I must be missing something but which setting did allow this before?

> > > This was very advantageous.
> > > We prefer that to stay unchanged and allow kcompactd compaction to be
> > > triggered in background by everybody else as opposed to direct reclaim.
> > > We do not have that ability without this patch.
> >
> > So why don't you use defrag=madvise?
> >
>
> Um, wtf? Prior to the patch, we used defrag=always because we do not have
> low latency option; everybody was forced into it. Now that we do have
> the option, we wish to use deferred compaction so that we have opportunity
> to fault hugepages in near future. We also have userspace apps, and
> others have database apps, which want hugepages and are ok with any
> latency. This should not be a difficult point to understand. Allow the
> user to define if they are willing to accept latency with MADV_HUGEPAGE.
>
> > I disagree. I think the current set of defrag values should be
> > sufficient. We can completely disable direct reclaim, enable it only for
> > opt-in, enable for all and never allow to stall. The advantage of this
> > set of values is that they have _clear_ semantic and behave
> > consistently. If you change defer to "almost never stall except when
> > MADV_HUGEPAGE" then the semantic is less clear. Admin might have a good
> > reason to never allow stalls - especially when he doesn't have a control
> > over the code he is running. Your patch would break this usecase.
> >
>
> ?????? Why does the admin care if a user's page fault wants to reclaim to
> get high order memory?

Because the whole point of the defrag knob is to allow _administrator_
control how much we try to fault in THP. And the primary motivation were
latencies. The whole point of introducing defer option was to _never_
stall in the page fault while it still allows to kick the background
compaction. If you really want to tweak any option then madvise would be
more appropriate IMHO because the semantic would be still clear.
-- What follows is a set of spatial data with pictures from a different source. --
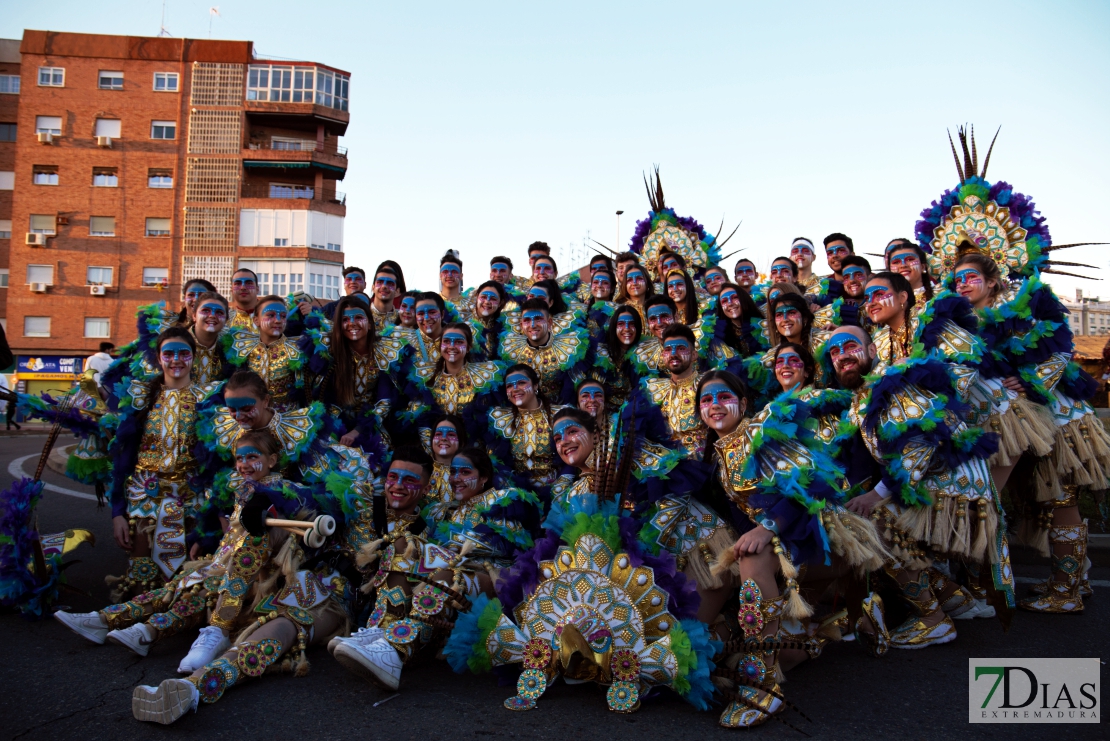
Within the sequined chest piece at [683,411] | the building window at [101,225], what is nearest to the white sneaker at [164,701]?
the sequined chest piece at [683,411]

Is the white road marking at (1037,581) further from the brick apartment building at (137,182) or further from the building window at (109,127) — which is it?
the building window at (109,127)

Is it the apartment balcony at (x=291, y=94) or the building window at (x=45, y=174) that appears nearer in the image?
the building window at (x=45, y=174)

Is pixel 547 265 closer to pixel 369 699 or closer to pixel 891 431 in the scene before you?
pixel 891 431

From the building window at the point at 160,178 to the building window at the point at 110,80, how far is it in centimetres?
440

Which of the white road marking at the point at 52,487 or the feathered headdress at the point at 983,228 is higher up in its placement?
the feathered headdress at the point at 983,228

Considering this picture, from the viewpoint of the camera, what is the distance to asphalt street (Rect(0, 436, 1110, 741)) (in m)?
2.88

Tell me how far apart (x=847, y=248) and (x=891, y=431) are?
3110 millimetres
Use
direct compaction for MADV_HUGEPAGE vmas and kick in kswapd/kcompactd
for others.

That being said, I understand your usecase and agree that it is useful
to allow background compaction to allow smooth THP deferred allocations
while madvise users can tolerate stalls from the direct compaction. I
just disagree with tweaking defer option to allow for that because I
_believe_ that we should accomplish this in a more generic way and allow
kcompactd to be more configurable and proactive. We definitely need
background compaction for other users than THP. So please try to think
about it some more before sending more wtf replies...
--
Michal Hocko
SUSE Labs